- WRITTEN EXERCISE -
Lay out every line of the entries below as a numbered list, leaving out the blank lines.

+ + +

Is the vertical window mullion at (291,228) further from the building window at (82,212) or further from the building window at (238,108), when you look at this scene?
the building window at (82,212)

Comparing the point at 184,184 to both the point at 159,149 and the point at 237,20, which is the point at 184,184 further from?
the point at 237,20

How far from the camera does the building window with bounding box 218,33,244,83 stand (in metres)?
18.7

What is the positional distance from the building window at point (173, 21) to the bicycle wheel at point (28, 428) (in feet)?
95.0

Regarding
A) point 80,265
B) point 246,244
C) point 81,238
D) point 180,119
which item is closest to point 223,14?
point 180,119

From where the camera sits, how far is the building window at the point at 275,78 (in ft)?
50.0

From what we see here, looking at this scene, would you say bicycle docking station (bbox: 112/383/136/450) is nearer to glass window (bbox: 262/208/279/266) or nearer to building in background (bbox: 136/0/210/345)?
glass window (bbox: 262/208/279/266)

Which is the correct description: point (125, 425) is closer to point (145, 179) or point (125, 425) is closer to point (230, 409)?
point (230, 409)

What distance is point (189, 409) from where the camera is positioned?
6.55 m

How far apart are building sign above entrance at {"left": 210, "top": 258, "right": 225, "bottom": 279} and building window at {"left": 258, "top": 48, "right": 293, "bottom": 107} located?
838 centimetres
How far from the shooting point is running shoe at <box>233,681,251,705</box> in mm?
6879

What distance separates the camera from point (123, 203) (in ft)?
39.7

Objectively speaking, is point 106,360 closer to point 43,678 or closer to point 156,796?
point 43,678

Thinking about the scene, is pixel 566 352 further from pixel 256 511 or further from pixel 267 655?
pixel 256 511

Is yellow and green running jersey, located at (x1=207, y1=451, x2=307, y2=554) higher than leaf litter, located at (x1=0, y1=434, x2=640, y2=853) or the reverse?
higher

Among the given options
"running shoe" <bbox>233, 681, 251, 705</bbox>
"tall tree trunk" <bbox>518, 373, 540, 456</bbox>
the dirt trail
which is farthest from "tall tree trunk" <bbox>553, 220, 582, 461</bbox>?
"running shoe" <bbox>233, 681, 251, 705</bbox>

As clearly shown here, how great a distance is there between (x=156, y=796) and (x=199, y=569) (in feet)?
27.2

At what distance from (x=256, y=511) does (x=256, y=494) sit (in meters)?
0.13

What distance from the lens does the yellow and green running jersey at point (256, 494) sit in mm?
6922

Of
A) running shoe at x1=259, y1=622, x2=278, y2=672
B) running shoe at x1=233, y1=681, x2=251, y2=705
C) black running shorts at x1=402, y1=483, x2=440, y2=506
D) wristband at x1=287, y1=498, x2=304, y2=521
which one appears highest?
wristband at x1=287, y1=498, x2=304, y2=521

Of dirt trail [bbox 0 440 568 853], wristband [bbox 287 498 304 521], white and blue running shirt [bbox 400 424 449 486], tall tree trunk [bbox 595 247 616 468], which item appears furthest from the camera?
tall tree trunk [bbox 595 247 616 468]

+ + +

- ANSWER -
1. Is the vertical window mullion at (291,228) further from the building window at (82,212) or further from the building window at (238,108), when you look at this scene?
2. the building window at (82,212)
3. Comparing the point at 184,184 to both the point at 159,149 and the point at 237,20, which is the point at 184,184 further from?
4. the point at 237,20
5. How far from the camera does the building window with bounding box 218,33,244,83 stand (in metres)?
6. 18.7
7. What is the positional distance from the building window at point (173, 21) to the bicycle wheel at point (28, 428) (in feet)?
8. 95.0
9. Regarding
10. A) point 80,265
11. B) point 246,244
12. C) point 81,238
13. D) point 180,119
14. which item is closest to point 223,14?
15. point 180,119
16. From where the camera sits, how far is the building window at the point at 275,78 (in ft)?
17. 50.0
18. From what we see here, looking at this scene, would you say bicycle docking station (bbox: 112/383/136/450) is nearer to glass window (bbox: 262/208/279/266) or nearer to building in background (bbox: 136/0/210/345)?
19. glass window (bbox: 262/208/279/266)
20. Which is the correct description: point (125, 425) is closer to point (145, 179) or point (125, 425) is closer to point (230, 409)?
21. point (230, 409)
22. What distance is point (189, 409) from where the camera is positioned?
23. 6.55 m
24. How far apart are building sign above entrance at {"left": 210, "top": 258, "right": 225, "bottom": 279} and building window at {"left": 258, "top": 48, "right": 293, "bottom": 107} located?
25. 838 centimetres
26. How far from the shooting point is running shoe at <box>233,681,251,705</box> in mm?
27. 6879
28. What distance separates the camera from point (123, 203) (in ft)?
29. 39.7
30. Objectively speaking, is point 106,360 closer to point 43,678 or closer to point 156,796?
31. point 43,678
32. Thinking about the scene, is pixel 566 352 further from pixel 256 511 or further from pixel 267 655?
33. pixel 256 511
34. Is yellow and green running jersey, located at (x1=207, y1=451, x2=307, y2=554) higher than leaf litter, located at (x1=0, y1=434, x2=640, y2=853) or the reverse?
35. higher
36. Among the given options
37. "running shoe" <bbox>233, 681, 251, 705</bbox>
38. "tall tree trunk" <bbox>518, 373, 540, 456</bbox>
39. the dirt trail
40. which is farthest from "tall tree trunk" <bbox>553, 220, 582, 461</bbox>?
41. "running shoe" <bbox>233, 681, 251, 705</bbox>
42. As clearly shown here, how great a distance is there between (x=156, y=796) and (x=199, y=569) (in feet)?
43. 27.2
44. At what distance from (x=256, y=511) does (x=256, y=494) sit (in meters)?
45. 0.13
46. What distance from the lens does the yellow and green running jersey at point (256, 494) sit in mm?
47. 6922
48. Of
49. A) running shoe at x1=259, y1=622, x2=278, y2=672
50. B) running shoe at x1=233, y1=681, x2=251, y2=705
51. C) black running shorts at x1=402, y1=483, x2=440, y2=506
52. D) wristband at x1=287, y1=498, x2=304, y2=521
53. which one appears highest?
54. wristband at x1=287, y1=498, x2=304, y2=521
55. Of dirt trail [bbox 0 440 568 853], wristband [bbox 287 498 304 521], white and blue running shirt [bbox 400 424 449 486], tall tree trunk [bbox 595 247 616 468], which item appears furthest from the camera?
56. tall tree trunk [bbox 595 247 616 468]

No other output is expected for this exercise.